他看到了主持人是如何用手指,残忍地、一遍又一遍地,伸进她那不断痉挛、不断涌出爱液的阴道口,又在她即将攀上顶峰的瞬间猛然抽出,让舒月无法高潮。

        那种残酷的、悬在半空中的折磨,让舒月的身体彻底背叛了她的意志。

        刑默亲眼看到,舒月的腰肢是如何不自觉地开始扭动,她那双被绑在两侧的大腿是如何绝望地颤抖,她的身体是如何本能地、可耻地……迎合着主持人的逗弄,渴求着那份无法得到的解脱。

        这一切,刑默都看在眼里。

        他的心中充满了狂怒与无力,但同时,一股更复杂的情绪——“理解”——也悄然升起。

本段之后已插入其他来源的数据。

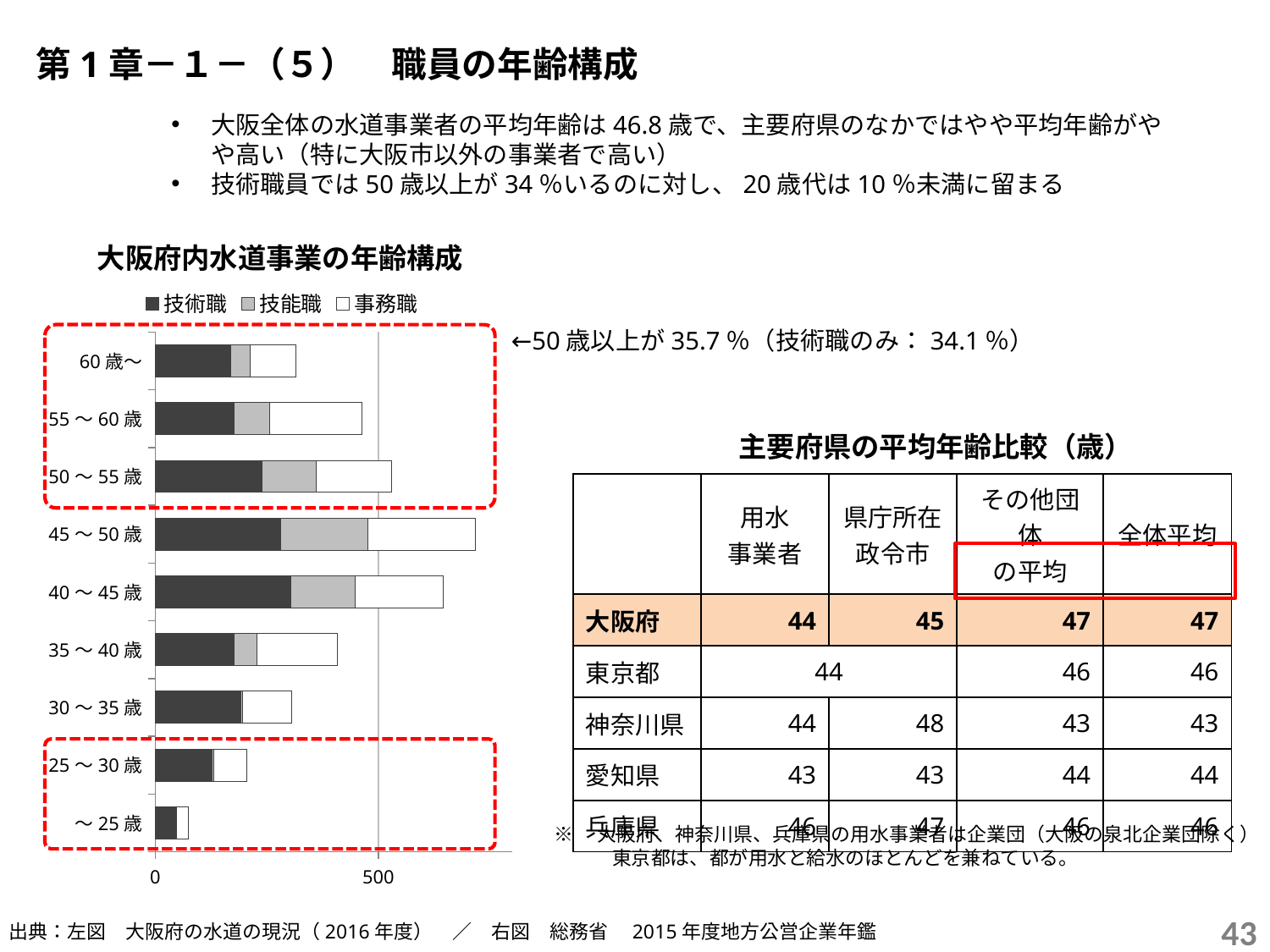
In the 大阪府内水道事業の年齢構成 chart, is the total bar for 40～45歳 greater or less than 500? greater How many age categories are plotted in the 大阪府内水道事業の年齢構成 chart? 9 In the 大阪府内水道事業の年齢構成 chart, is the total bar for 45～50歳 greater or less than 500? greater In the 大阪府内水道事業の年齢構成 chart, is the total bar for 35～40歳 greater or less than 500? less In the 大阪府内水道事業の年齢構成 chart, which age category has the longest total bar? 45～50歳 What kind of chart is shown under the title 大阪府内水道事業の年齢構成? Stacked horizontal bar chart In the 大阪府内水道事業の年齢構成 chart, which total bar is longer: 30～35歳 or 25～30歳? 30～35歳 In the 大阪府内水道事業の年齢構成 chart, which age category has the shortest total bar? ～25歳 What are the three series named in the legend of the 大阪府内水道事業の年齢構成 chart? 技術職, 技能職, 事務職 How many series does the legend of the 大阪府内水道事業の年齢構成 chart list? 3 What is the title of the bar chart on the left of the slide? 大阪府内水道事業の年齢構成 In the 大阪府内水道事業の年齢構成 chart, which 技術職 segment is longer: 60歳～ or ～25歳? 60歳～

        他理解,在那种极端的、纯粹的生理刺激下,意志力根本不堪一击。

        舒月的身体只是诚实地反应了,那不是她的错。

        但这份“理解”,正是他恐惧的根源。

        他害怕的,不是舒月在他面前被其他男人弄到不能自己——在这种地狱里,这已是既定事实。

        他害怕的,是当舒月从这部影片中,这样难堪的事实就在众目睽睽之下被摊在她老公的面前。